## Required work
**a)** From the passage about the Onon River in Mongolia, quote word for word the portion that begins at "The specific site" and stops after "river in Asia.".
**b)** Continue the account of the Onon River conservation campaign in Mongolia, picking up right after its last sentence.

## START Text segment

It is a country with its own unique and special heritage, yet has often been overshadowed by it’s neighbors. In fact, Soviet communist rule just ended in 1990. 1990! And thrust this nation into its current state of transition, trying to rebuild itself after so many years of communist rule.

The specific site of the Pride campaign I visited is located along the Onon River, which is one of 4 Mongolian rivers supported by a longer river, the Amur-Heilong River, that flows through Mongolia, Russia, and China. The Amur-Heilong is known as the 9th longest river in the world, and the longest Salmon river in Asia.

We are working with six districts, called soums, that are located along the Onon River – each soum occupied by roughly 1,500 – 2,000 citizens. Each soum has a local government with environmental inspectors, mayors, governors, and parliament speakers.  Each of these six soums are already committed to protecting the natural land and water surrounding their sites, and are great allies for our Pride campaign.

## END Text segment
## START Material shown

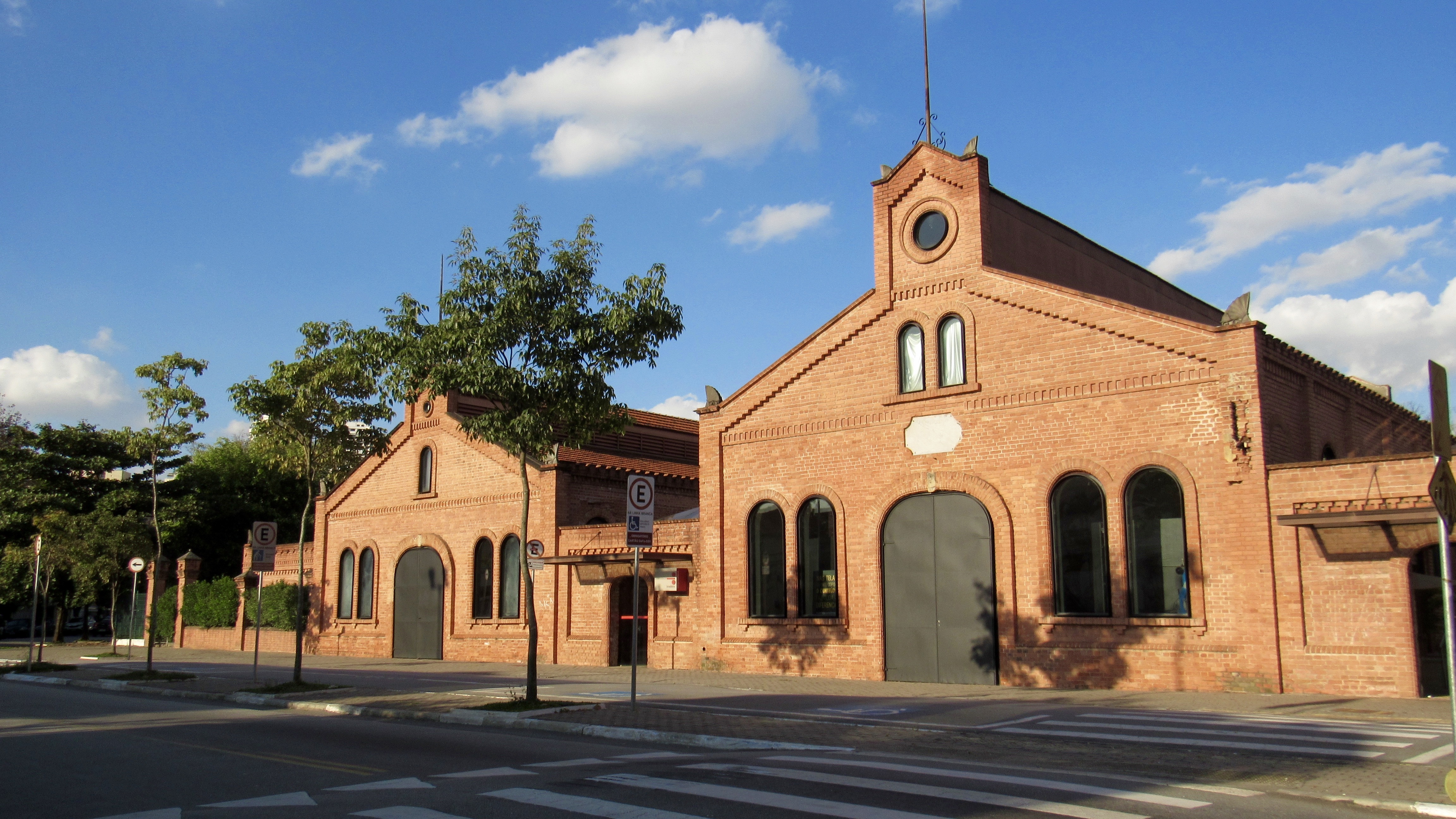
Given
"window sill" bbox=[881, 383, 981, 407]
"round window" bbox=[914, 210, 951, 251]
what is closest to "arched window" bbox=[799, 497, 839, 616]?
"window sill" bbox=[881, 383, 981, 407]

## END Material shown

## Answers provided
**a)**
The specific site of the Pride campaign I visited is located along the Onon River, which is one of 4 Mongolian rivers supported by a longer river, the Amur-Heilong River, that flows through Mongolia, Russia, and China. The Amur-Heilong is known as the 9th longest river in the world, and the longest Salmon river in Asia.

**b)**
The Onon River is also home to one of the world’s largest Salmon relative, the taimen (Hucho taimen). Taimen populations used to stretch all the way from Eastern Europe to Japan, but is now only found in Northern Mongolia mostly due to over-fishing in Russia and China. This is a trend we would like to stop within the Onon, which is considered to be one of the last remaining strongholds for this species. But I will tell you more about the species in a second, first let me tell you what else makes the Onon River special.

Yes, back to Chinggis Khan! This statue and corresponding totem are located in Dadal, one of the six soums we are working in, which is considered to be the birthplace of Chinggis Khan. People come all over the world to see this site, simply because it’s where Chinggis came from and believed to be where he brainstormed his most complex strategies to unite the country.

When Rare talks about using Pride to motivate communities to act in more environmentally-friendly ways, we dream of working at sites like this. Within these soums exist a traditional respect, pride, and wonderment about Chinggis and his legacy. Our goal is to tap into these deeply rooted, and positive, feelings to inspire the community to protect the land where Chinggis once lived. Powerful stuff.

Here is what the taimen looks like. Not exactly the warm, fuzzy mascot species you may be used to seeing from Pride campaigns – but it is a local treasure along the Onon River and in great need of protection.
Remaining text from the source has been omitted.